Global data protection and cyber resilience provider, Commvault, revealed today that its suite of SaaS (Software as a Service) data protection solutions has been awarded the highly regarded Infosec Registered Assessor Program (IRAP) certification at a PROTECTED level. This certification is governed by the Australian Cyber Security Centre (ACSC), designed to ensure that technology providers operate under the most exceptional safety and integrity protocols in accordance with Australian government information security standards.
IRAP works as a universal framework to validate a solution's security posture and resilience against complex threats. Following a thorough exploration of software architecture and security protocols, IRAP certification indicates that Commvault's SaaS data protection solutions meet rigid Information Security Manual (ISM) security requirements, instilling confidence in government agencies and contractors to adopt Commvault solutions. Additionally, this certification reinforces Commvault's commitment to global data security, further enhancing its position as the sole SaaS data protection portfolio to meet FedRAMP High (In Process) status, authorized by the Department of Treasury on July 12, 2023.

Work request | In the passage on Commvault's IRAP certification, which organization governs the certification?

[Saved entries]
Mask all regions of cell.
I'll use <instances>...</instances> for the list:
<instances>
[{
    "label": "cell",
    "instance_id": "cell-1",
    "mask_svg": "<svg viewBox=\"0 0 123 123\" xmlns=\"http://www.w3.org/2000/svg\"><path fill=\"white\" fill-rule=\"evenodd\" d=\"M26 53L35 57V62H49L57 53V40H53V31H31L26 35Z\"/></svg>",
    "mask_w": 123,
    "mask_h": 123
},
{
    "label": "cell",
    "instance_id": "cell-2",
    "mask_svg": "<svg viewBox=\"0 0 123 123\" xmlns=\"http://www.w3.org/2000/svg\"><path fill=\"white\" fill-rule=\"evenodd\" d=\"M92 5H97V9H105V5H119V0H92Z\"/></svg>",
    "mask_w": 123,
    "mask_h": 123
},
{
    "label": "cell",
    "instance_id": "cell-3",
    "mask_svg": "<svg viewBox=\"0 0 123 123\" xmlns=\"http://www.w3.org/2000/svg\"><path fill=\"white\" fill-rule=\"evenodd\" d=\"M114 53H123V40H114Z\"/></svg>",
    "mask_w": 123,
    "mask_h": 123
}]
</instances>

Solution to the problem | The Australian Cyber Security Centre (ACSC).